AUSGEWÄHLTER AUSSCHNITT.
******
Grundsätzlich ist uns Feedback total wichtig. Wir sprechen jede Woche mit unseren Nutzern. Denn nur so kann man ein digitales Produkt wie unsere Plattform weiterentwickeln. Schließlich wollen wir nicht nur unsere eigenen Ideen verwirklichen, sondern sehr nah an den Nutzern dran sein, die ja auch tatsächlich mit der Plattform arbeiten. Neben standardisierten Feedbackgesprächen rufen wir unsere User auch ad hoc an. Das Feedback der Nutzer, das wir bekommen, ist sehr positiv, die Idee trifft auf große Resonanz. Natürlich stehen wir noch am ­Anfang unserer Reise. Jetzt gilt es, die Plattform technisch weiterzuentwickeln und inhaltlich gute Aufträge für die Auftragnehmer auf die Plattform zu bekommen. Zudem ist es wichtig für die Auftraggeber, dass wir die Qualität und die rechtliche ­Sicherheit so garantieren, dass sich beide Seiten wohlfühlen und wir dadurch eine Vertrauensmarke schaffen.

Was macht so eine Vertrauensmarke Ihrer Meinung nach aus?
******
ZU ERLEDIGENDE AUFGABEN.
a) Welche drei Vorhaben nennt der Ausschnitt zur Plattform in den Sätzen, die mit „Jetzt gilt es“ und „Zudem“ beginnen?
b) Kannst du den Ausschnitt zur Plattform im Anschluss an die abschließende Frage zur Vertrauensmarke weiterführen?
Für die Bearbeitung braucht man die Zeilen unten nicht.
******
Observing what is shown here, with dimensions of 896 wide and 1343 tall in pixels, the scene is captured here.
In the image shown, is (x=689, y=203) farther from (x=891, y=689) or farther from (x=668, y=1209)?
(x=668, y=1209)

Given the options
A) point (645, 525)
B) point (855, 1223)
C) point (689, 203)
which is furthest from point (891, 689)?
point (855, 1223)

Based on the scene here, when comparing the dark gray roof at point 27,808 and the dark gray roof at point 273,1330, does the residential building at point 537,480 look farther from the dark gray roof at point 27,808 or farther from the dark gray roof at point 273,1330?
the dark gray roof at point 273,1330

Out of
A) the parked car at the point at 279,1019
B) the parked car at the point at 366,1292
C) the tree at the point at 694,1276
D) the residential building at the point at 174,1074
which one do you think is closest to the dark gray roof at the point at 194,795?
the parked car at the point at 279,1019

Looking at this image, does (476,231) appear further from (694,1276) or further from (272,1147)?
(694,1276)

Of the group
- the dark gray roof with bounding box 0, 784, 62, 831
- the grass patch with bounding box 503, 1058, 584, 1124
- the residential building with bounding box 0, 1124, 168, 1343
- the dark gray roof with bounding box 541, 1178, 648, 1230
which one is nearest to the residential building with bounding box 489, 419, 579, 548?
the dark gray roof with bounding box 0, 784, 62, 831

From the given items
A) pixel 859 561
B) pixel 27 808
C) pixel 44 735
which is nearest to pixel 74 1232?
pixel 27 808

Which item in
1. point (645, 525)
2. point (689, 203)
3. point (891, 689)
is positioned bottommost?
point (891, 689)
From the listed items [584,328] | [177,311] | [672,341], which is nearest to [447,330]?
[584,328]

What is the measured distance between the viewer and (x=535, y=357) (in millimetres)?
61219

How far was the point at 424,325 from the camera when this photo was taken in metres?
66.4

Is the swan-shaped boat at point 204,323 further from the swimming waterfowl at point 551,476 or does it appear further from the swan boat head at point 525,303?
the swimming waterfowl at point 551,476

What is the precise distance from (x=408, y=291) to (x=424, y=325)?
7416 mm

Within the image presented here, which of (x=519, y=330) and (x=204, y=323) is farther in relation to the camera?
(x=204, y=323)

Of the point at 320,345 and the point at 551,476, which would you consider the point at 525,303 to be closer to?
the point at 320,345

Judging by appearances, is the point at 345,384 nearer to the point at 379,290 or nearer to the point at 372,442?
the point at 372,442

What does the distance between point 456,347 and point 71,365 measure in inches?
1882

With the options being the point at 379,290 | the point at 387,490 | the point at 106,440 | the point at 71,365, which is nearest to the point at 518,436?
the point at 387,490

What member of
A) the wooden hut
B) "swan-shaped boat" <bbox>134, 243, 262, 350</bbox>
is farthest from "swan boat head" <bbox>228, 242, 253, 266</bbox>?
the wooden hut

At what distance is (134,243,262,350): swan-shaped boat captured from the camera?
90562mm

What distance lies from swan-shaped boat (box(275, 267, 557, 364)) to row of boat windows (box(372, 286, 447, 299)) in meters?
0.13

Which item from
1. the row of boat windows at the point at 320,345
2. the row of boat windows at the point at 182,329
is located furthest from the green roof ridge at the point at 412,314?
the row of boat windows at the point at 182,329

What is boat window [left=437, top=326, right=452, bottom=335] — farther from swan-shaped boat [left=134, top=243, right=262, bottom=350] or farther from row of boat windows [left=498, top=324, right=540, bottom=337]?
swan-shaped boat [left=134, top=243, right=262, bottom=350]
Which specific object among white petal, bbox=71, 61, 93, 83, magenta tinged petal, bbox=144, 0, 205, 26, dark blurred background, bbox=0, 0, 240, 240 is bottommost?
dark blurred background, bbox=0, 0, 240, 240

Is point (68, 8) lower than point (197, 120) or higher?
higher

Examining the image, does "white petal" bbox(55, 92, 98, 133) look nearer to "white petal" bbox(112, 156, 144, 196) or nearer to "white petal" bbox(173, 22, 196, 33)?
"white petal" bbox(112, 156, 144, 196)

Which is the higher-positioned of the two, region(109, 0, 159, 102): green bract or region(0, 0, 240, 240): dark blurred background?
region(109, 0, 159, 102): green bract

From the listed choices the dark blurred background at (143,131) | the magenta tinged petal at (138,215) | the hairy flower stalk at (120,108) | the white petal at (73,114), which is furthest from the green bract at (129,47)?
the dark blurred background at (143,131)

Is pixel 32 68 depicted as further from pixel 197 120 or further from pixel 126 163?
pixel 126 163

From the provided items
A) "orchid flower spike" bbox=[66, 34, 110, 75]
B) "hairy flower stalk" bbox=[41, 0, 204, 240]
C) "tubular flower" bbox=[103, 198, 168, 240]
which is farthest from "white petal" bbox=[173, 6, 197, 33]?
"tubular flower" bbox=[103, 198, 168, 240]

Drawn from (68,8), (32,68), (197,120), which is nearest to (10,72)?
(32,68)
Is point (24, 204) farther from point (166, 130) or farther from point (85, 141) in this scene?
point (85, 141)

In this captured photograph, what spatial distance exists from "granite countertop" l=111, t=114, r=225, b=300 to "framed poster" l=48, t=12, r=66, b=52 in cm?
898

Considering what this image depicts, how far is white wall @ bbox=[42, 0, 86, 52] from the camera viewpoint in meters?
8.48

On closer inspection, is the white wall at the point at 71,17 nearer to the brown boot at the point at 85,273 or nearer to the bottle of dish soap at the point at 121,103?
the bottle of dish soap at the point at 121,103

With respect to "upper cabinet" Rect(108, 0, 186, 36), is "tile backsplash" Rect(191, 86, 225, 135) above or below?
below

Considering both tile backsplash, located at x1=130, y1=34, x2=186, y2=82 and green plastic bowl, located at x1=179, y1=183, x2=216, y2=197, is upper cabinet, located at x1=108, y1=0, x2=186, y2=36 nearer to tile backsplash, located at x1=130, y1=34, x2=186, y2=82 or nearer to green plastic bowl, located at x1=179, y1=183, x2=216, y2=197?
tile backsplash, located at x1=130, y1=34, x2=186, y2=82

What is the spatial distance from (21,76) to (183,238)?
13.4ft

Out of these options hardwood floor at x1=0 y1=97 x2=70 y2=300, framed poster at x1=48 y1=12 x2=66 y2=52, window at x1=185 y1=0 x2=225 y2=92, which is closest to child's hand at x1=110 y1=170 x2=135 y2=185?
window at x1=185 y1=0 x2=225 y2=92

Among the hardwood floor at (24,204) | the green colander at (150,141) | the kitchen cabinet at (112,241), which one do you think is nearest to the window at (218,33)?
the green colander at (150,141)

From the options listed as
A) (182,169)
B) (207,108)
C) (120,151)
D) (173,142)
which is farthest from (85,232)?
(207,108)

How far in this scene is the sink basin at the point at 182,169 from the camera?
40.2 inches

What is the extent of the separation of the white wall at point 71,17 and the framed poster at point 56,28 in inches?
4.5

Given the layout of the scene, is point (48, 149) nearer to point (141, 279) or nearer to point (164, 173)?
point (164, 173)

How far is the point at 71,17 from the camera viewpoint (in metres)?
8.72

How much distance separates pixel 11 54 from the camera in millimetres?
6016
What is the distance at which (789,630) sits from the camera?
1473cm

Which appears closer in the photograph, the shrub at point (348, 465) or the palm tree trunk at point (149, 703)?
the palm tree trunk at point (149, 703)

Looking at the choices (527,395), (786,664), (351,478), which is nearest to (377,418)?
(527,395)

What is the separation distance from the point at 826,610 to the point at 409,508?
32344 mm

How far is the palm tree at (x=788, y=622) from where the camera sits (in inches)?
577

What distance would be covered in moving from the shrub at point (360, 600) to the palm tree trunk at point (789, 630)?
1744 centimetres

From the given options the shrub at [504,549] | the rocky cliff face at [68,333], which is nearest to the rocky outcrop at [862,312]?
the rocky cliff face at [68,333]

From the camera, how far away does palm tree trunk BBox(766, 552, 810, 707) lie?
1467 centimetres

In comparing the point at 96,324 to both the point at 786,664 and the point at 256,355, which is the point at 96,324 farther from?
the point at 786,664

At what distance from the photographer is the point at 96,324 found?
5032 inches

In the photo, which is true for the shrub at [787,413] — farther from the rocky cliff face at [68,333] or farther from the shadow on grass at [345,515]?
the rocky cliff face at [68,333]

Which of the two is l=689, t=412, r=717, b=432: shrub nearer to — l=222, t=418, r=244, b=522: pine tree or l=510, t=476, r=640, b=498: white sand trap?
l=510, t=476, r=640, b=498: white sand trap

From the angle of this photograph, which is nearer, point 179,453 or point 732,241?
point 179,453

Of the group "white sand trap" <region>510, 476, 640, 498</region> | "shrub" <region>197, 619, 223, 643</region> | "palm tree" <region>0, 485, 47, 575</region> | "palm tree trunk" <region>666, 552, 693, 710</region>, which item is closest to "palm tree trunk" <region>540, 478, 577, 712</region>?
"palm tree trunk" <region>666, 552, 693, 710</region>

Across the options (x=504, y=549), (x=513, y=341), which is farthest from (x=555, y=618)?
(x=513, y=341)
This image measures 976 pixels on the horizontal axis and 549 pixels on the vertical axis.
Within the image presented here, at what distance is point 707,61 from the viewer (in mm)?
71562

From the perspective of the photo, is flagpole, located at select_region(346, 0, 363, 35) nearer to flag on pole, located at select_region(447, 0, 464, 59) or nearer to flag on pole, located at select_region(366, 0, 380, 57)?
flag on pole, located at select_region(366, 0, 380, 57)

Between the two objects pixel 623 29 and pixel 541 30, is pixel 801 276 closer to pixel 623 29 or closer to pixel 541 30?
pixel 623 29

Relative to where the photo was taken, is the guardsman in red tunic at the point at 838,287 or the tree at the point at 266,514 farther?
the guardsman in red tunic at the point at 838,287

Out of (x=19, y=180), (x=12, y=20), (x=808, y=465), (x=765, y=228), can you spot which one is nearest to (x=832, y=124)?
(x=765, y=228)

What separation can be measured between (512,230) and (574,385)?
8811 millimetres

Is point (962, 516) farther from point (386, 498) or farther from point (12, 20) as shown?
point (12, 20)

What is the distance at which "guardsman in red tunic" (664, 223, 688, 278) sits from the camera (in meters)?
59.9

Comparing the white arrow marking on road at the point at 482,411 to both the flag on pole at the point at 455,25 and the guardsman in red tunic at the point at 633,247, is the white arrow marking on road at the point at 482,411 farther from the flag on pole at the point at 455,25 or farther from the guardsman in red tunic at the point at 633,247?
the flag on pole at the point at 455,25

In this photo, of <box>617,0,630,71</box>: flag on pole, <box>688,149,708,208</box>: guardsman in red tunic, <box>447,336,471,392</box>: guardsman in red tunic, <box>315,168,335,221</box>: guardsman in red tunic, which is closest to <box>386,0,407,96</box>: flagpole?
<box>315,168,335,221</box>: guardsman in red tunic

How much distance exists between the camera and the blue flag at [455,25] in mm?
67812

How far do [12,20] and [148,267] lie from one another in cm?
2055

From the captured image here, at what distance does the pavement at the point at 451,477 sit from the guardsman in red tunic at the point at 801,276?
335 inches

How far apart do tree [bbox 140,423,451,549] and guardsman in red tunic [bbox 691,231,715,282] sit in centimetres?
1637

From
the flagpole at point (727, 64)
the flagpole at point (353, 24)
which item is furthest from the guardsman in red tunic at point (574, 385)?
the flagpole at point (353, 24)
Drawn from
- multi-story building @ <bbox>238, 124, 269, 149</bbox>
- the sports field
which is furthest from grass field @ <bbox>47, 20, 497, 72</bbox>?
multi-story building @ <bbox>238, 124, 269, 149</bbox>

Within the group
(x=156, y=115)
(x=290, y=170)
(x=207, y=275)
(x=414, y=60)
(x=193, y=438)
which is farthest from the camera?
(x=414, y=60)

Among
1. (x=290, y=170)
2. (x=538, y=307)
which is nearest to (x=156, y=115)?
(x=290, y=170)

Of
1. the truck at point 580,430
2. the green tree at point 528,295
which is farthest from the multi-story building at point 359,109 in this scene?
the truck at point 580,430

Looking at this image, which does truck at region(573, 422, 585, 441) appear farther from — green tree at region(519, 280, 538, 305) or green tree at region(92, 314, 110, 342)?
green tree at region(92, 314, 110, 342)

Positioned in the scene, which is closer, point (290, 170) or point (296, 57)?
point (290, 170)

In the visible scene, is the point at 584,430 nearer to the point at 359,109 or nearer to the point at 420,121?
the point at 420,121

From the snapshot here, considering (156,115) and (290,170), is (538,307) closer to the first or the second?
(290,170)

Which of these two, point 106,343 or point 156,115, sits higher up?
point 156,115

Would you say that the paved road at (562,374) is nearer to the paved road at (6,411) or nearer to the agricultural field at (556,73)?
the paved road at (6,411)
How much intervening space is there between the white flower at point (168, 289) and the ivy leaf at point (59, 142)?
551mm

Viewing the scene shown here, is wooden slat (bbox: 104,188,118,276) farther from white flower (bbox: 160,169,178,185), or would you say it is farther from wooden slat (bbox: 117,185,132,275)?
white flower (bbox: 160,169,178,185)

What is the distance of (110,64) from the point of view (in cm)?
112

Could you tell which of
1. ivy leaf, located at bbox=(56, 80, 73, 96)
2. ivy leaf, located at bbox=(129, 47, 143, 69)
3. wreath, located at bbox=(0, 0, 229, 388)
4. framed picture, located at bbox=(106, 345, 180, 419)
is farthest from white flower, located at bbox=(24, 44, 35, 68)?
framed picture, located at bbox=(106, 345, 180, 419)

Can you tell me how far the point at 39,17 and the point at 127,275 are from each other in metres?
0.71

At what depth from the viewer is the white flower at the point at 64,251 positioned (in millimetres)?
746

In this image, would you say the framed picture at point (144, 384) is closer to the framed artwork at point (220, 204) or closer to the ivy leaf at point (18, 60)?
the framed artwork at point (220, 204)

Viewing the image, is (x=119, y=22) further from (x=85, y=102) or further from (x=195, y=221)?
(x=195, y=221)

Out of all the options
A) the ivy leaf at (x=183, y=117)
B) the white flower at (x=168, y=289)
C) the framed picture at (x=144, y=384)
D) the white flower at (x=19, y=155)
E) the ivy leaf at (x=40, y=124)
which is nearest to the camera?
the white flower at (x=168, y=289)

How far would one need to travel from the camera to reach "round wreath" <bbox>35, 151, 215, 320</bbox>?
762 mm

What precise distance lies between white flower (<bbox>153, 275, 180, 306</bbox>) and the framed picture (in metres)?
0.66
******
ANTWORTEN JE AUFGABE.
a)
- die Plattform technisch weiterentwickeln
- inhaltlich gute Aufträge für die Auftragnehmer auf die Plattform bekommen
- die Qualität und die rechtliche Sicherheit für die Auftraggeber so garantieren, dass sich beide Seiten wohlfühlen

b)
Die Zuverlässigkeit auf beiden Seiten. So weiß ich als kleinerer Betrieb, dass es hier relevante und interessante Aufträge für mich gibt, die zu meinem Fokus passen. Und als Auftraggeber weiß ich, dass ich professionelle Handwerksbetriebe mit den rechtlich relevanten Qualifikationen finde.

Welche Lernkurven haben Sie seit der Gründung gemacht?

Gründen in einem jungen Alter ist super spannend! Denn man kann in allen möglichen Bereichen dazulernen. Sei es bei rechtlichen Themen, sei es bei der wirtschaftlichen Planung, sei es beim Thema Recruiting. Aber auch bei der Frage­stellung: Wie baue ich eigentlich ein digitales Produkt, das die Handwerker in ihrer Sprache abholt? Wir haben eine super steile Lernkurve – und das ist richtig cool. Man kann hier so viel lernen wie in keinem anderen Job!

Wer hat Sie beim Gründen an die Hand genommen?

Sehr viel war schon ‚Trial and Error‘. Aber während unseres Studiums an der Technischen Universität München hatten wir Gründungs­programme, Vorlesungsreihen und ­Mentoren. Letztere haben uns vor ­Fehlern bewahrt, die sie selber gemacht haben.

Ein Start-up fürs Handwerk: Wie schnell haben Sie potenzielle Mitar­beiter für Ihre Idee begeistert?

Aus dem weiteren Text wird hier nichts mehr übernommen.